El protagonista del filme es Jesús (Nicolás Durán), un joven de 18 años residente de Santiago, en Chile. Este vive junto a su padre, Héctor (Alejandro Goïc), pero apenas se hablan y, cuando lo hacen en contadas ocasiones, acaban riñéndose. El adolescente es un 'nini' -ni estudia, ni trabaja- y sus únicas aficiones consisten en practicar actuaciones con su grupo 'amateur' de K-pop, ver la televisión o salir con sus amigos para consumir drogas, reírse con clips de asesinatos cometidos por narcotraficantes y practicar sexo en lugares públicos -que, por cierto, Guzzoni -que también firma el libreto- graba de un modo contundente y explícito. Todo cambiará cuando el hijo se vea envuelto en un incidente que pondrá a prueba la hasta entonces tirante relación con su progenitor pero, ¿acaso la sangre puede arreglarlo todo?
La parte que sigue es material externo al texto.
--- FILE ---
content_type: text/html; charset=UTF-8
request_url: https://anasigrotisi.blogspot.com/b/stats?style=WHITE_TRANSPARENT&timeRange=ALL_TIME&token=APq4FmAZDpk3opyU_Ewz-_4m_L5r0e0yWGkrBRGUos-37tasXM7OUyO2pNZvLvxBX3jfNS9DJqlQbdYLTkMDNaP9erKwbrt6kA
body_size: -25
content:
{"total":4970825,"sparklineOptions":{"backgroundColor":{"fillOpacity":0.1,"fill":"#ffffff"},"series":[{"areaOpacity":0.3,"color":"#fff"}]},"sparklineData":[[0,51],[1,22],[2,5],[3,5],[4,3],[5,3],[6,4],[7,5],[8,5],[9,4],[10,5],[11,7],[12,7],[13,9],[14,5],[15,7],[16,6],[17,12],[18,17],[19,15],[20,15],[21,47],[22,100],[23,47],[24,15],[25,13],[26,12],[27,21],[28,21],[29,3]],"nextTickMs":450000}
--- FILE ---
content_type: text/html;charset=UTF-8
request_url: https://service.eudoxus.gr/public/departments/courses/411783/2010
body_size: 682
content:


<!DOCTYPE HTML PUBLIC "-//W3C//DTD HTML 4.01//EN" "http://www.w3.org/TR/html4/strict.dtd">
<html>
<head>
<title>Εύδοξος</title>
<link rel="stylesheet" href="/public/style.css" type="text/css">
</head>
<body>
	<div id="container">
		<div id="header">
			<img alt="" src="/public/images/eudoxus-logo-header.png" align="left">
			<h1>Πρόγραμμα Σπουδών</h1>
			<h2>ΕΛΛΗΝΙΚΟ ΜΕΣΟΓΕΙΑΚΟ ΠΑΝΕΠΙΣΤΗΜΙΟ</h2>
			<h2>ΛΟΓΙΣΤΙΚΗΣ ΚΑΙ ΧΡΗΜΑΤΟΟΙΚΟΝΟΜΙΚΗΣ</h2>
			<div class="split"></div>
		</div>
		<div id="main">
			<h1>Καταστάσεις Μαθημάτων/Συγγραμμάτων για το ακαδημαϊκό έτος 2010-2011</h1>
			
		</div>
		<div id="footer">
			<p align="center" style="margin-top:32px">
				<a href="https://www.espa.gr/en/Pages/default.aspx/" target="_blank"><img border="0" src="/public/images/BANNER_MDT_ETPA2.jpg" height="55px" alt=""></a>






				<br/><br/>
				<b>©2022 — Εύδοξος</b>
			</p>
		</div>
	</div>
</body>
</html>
Aunque la trama suene a machacona, más aún en esta edición tan repetitiva argumental y tonalmente, el estilo de rodar del chileno consigue que Jesús se eleve por encima de largos tan polémicos en competición como el polaco Playground de Bartosz Kowalski. La cámara sigue a los individuos desde su espalda y se juega con la profundidad de campo -un plano desde dentro de un coche mientras Héctor, el padre, sale de su vehículo- para contagiar la vergüenza que sobrevuela sobre los protagonistas. Muchas de las escenas, algunas de las más violentas y hasta el abrupto desenlace, caen como puro ácido sobre los ojos del espectador para que este se quede sin habla, recupere el aliento y medite durante un fundido a negro. No obstante, y a pesar de la aflicción y la culpa -nos queda la duda de si son reales o si simplemente se basan en el miedo-, no pueden pasarse por alto ni su falta de profundidad ni las escasas pinceladas -casi arquetipos conceptuales- que dibujan a los personajes.